# Measuring the Quality of Generated Images

## Measuring the Quality of Generated Images

In this blog post, we will look at two different methods that can be used to evaluate the quality of generated images.

## Inception Score

The Inception Score was proposed by Salimans et al. in 2016. The score evaluates generated images with respect to two characteristics:

• Classifiablility: Do the images contain recognizable content?
• Diversity: Do the images sufficiently differ from each other?

Before we look at these characteristics, we first have to introduce an important concept from the field of information theory called entropy, pioneered by Claude Shannon.
The entropy of a probability distribution is the expected amount of information contained in an event drawn from that distribution. When we say that an event contains much information, we mean that the event is very surprising.
Consider the following probability distribution: This is a Gaussian distribution with mean 0 and standard deviation 0.5. The values that we can draw from this distribution can possibly range from minus infinity to plus infinity. However, if we drew some samples from this distribution, most of them (> 99%) will lie in the range [-1.5, 1.5]. This means that for most of the samples we draw, the result would not be surprising because we can predict the outcome with high certainty. In other words, this distribution has low entropy.

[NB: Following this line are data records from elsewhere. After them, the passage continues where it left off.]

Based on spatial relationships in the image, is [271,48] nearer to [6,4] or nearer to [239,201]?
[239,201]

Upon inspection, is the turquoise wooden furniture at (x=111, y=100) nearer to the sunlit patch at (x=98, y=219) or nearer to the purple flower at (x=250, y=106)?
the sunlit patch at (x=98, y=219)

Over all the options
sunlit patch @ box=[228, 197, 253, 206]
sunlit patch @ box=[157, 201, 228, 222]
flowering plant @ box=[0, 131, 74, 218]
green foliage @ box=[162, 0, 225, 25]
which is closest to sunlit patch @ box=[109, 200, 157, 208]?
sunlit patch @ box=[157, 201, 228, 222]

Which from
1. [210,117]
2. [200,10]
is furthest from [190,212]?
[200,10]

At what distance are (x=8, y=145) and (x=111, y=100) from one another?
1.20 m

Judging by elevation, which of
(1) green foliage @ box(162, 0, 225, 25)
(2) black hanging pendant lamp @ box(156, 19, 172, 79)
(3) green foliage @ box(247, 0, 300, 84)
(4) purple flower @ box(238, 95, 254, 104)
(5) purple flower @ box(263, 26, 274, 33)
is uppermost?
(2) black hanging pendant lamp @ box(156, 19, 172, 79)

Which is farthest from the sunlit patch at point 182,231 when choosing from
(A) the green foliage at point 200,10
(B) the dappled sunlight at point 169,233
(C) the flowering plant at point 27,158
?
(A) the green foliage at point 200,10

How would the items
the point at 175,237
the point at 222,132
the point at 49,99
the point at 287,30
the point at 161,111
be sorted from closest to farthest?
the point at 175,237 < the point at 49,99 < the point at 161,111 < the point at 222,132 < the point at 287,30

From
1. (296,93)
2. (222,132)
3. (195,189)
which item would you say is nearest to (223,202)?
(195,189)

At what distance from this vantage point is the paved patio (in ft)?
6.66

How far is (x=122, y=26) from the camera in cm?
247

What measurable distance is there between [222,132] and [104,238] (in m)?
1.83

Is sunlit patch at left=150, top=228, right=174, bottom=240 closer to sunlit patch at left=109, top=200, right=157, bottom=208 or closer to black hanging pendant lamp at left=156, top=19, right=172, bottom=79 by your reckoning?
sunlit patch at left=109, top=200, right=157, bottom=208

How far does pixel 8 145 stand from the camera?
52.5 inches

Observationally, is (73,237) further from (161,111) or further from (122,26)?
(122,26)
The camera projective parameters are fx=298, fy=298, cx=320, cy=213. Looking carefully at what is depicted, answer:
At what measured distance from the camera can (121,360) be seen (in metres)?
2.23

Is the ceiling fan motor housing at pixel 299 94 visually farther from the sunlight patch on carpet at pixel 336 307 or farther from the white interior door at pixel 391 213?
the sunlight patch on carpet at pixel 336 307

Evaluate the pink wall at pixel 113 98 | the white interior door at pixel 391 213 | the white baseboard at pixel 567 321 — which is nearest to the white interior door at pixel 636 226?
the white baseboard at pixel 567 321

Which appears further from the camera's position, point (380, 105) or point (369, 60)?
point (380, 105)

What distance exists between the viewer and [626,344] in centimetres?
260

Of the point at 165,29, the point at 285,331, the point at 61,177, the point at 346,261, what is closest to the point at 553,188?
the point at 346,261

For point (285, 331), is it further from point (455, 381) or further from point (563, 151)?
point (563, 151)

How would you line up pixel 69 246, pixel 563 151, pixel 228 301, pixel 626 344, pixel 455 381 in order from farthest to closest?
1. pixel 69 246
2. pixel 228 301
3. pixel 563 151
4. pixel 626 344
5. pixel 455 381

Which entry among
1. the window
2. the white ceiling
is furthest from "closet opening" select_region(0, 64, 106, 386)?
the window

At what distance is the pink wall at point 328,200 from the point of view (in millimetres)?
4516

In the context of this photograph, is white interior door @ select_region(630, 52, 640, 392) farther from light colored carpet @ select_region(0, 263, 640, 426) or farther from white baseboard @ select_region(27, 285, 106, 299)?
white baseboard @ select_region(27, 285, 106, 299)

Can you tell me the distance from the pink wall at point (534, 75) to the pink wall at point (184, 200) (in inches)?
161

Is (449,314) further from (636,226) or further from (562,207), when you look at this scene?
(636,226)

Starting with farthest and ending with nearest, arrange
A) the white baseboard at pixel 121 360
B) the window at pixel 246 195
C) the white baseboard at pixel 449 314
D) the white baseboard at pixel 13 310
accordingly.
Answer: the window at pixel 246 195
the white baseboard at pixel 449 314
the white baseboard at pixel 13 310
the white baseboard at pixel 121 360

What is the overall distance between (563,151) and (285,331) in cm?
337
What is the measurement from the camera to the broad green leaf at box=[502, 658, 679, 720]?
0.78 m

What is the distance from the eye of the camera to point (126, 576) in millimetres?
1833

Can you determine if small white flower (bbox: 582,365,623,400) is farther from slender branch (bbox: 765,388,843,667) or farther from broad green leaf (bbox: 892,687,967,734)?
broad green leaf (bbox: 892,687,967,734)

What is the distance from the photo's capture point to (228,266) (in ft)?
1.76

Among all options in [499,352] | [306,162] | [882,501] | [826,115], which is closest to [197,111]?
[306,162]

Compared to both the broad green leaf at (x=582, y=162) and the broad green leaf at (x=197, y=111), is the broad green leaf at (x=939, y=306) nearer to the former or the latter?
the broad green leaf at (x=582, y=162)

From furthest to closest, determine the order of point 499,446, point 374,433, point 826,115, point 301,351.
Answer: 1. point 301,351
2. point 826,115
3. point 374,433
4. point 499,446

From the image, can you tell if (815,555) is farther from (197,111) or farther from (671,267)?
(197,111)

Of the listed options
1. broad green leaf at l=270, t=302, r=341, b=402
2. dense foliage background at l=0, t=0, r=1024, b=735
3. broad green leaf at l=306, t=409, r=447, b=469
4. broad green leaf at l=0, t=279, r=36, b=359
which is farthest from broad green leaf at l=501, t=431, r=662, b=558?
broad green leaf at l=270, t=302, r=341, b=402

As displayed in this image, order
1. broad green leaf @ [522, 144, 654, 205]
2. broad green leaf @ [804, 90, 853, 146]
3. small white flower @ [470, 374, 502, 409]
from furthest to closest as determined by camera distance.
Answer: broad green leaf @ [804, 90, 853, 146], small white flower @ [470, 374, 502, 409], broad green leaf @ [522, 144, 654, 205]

Now consider in contrast this probability distribution: This is a Uniform distribution over the interval [-10, 10]. Any value we draw from this distribution will lie in the range of [-10, 10]. However, for this distribution, any outcome is equally probable. In other words, this distribution has high entropy.

### Classifiablility

Most contemporary image classification models will output a probability distribution over object classes (Human, Dog, Car, etc.) for a given image. Each object is assigned a probability, telling us how likely it is that this object is represented in the image. If an image contains recognizable content, we would expect this probability distribution to have low entropy.
Lets say, for example, we have an image of a car and apply our classification model to it. If our model works, it will assign high probability to the class “car” and low probability to the remaining classes.
Therefore, if we are measuring the quality of a set of generated images, we would want the probability distribution over classes that is provided by some classification model to have low entropy for all images.

### Diversity

If a set of generated images is diverse, then most images will depict very different content. Hopefully, all object classes have approximately the same frequency of occurrence in our set of generated images. That means if we average the probability distribution over classes (provided by some classification model) of all the images in our set, the resulting distribution should approximately be uniform.
In other words, this averaged distribution should have high entropy.

## Fréchet Inception Distance

One downside of the Inception Score is that the generated images are not compared to real images. The Fréchet Inception Distance was proposed by Heusel et al. in 2017 and addresses this limitation.
Instead of evaluating a set of generated images by itself, it will be compared to a set of real images. However, instead of comparing the images in their RGB representation, we use a representation that was learned by a classification model. These representations contain vision-relevant features.
We assume that these image representations are Gaussian distributed and estimate the mean and covariance for both the set of generated images and the set of real images. The Fréchet distance (Dowson and Landau, 1982) is then computed between these two Gaussian distributions, giving us a measure of image quality for the generated images.

Heusel et al. further demonstrate how the Fréchet Inception Distance is surprisingly consistent with human judgement.

## References

Tim Salimans, Ian Goodfellow, Wojciech Zaremba, Vicki Cheung, Alec Radford, and Xi Chen. Improved Techniques for Training GANs. Conference on Neural Information Processing Systems, 2016.

Claude Shannon and Warren Weaver. The Mathematical Theory of Communication, 1949, Univ of Illinois Press. ISBN 0-252-72548-4.

Martin Heusel, Hubert Ramsauer, Thomas Unterthiner, Bernhard Nessler, and Sepp Hochreiter. GANs Trained by a Two Time-Scale Update Rule Converge to a Local Nash Equilibrium. Conference on Neural Information Processing Systems, 2017.

D.C Dowson and B.V Landau. The Fréchet Distance Between Multivariate Normal Distributions. Journal of Multivariate Analysis, Volume 12, Issue 3, September 1982, Pages 450-455.